The current model isn’t sustainable. While cutting jobs and benefits maximizes short-term shareholder value, it weakens companies’ long-term capacity for innovation and growth. BlackBerry demonstrates this: prioritizing cost reduction over innovation led to market share collapse and eventual exit from the business it pioneered.

For tech workers, the dream job with perks and security has been revealed as conditional—benefits exist only while companies compete for talent. When that competition ends or AI provides cover, those benefits disappear. The sector needs fundamental restructuring to restore balance between corporate profits and employment security.

Frequently Asked Questions

Q: How many tech jobs have been cut since 2019?

 A: Tech companies have cut more than 800,000 jobs worldwide since 2019, while profits grew by an average of 40%, revealing a strategy prioritizing workforce reduction over employment.

Q: What’s the CEO-to-worker pay ratio?

A: In 2022, typical American CEOs earned 344 times what typical workers made, compared to 21 times in 1965. Rick Smith of Axon made $165 million—over 1,000 times average employee pay—while Amazon’s Andy Jassy made $40 million, over 1,000 times a typical worker’s salary.

Q: Are AI layoffs really about AI efficiency?

A: Studies show AI may be an excuse for reducing workforces without damaging company images. Meta cut 14,000 jobs claiming AI efficiency but real savings came from salary reductions, not automation. Infrastructure costs barely decreased while payroll cuts had immediate profit impact.

Q: Why did Google cut employee perks?

A: After laying off 12,000 employees in 2023, Google eliminated free lunches, reduced cafeterias, restricted travel, and paused celebrations.
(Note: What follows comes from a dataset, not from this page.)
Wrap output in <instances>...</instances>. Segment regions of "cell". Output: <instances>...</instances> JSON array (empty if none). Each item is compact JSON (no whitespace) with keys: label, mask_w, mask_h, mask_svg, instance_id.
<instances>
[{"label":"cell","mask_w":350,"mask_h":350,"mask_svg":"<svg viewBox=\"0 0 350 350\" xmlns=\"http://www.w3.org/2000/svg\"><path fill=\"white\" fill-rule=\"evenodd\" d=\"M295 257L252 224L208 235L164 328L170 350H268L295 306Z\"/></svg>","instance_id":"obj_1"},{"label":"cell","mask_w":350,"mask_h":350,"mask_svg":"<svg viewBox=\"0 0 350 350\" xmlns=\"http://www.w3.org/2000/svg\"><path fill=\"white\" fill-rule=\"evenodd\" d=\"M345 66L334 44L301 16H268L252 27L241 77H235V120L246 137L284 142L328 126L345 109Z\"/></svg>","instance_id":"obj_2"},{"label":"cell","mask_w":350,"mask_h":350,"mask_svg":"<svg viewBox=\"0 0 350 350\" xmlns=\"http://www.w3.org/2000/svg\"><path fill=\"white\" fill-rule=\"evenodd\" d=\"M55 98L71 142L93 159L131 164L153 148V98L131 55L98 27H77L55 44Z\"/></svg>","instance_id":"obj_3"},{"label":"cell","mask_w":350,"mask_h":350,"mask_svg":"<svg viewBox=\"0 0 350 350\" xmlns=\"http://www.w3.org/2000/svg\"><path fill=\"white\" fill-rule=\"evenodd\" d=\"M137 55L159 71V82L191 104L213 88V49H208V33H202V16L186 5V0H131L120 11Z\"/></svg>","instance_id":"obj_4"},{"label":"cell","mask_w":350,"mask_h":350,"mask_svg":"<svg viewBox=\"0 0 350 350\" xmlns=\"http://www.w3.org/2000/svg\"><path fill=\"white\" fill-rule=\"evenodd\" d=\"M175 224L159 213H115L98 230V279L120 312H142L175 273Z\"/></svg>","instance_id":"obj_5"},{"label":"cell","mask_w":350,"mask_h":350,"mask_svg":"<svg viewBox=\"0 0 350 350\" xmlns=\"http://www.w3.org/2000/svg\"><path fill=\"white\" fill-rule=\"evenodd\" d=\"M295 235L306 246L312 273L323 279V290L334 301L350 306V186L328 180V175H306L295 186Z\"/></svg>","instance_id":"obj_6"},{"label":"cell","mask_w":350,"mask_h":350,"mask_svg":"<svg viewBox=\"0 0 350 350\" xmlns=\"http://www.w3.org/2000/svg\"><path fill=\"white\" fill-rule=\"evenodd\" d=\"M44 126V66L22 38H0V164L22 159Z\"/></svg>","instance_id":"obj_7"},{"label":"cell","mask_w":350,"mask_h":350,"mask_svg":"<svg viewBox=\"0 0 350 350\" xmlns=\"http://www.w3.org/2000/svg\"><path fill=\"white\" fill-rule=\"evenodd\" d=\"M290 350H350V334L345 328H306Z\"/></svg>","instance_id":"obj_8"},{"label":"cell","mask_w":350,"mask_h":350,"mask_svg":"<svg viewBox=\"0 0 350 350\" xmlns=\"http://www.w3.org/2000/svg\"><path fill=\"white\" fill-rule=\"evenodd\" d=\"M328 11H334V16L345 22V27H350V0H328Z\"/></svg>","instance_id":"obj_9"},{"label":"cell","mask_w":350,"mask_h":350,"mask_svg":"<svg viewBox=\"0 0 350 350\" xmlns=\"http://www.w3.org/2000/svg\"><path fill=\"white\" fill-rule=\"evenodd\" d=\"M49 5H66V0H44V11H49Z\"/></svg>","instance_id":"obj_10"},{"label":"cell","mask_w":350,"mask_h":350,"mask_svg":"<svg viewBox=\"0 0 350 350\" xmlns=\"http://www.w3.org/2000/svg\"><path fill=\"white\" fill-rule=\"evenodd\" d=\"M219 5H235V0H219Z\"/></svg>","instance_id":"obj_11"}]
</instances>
The company reported $86 billion profit increase, revealing perks were recruitment tools rather than genuine cultural commitments to workers.

Q: How did corporate greed destroy BlackBerry?

A: Instead of reinvesting profits into innovation, BlackBerry prioritized reducing costs for shareholders, cutting 5,000 jobs in 2011. With fewer engineers, BlackBerry lost to Apple and Google, who invested billions in research. Sales dropped 50% and market share fell below 1%, leading to eventual exit from phone manufacturing.

Q: What do Americans think about CEO pay disparity?

A: 87% of Americans believe CEO-worker pay disparity is a problem, while 70% think there should be caps on CEO compensation relative to average workers, showing widespread recognition that current inequality levels are unacceptable.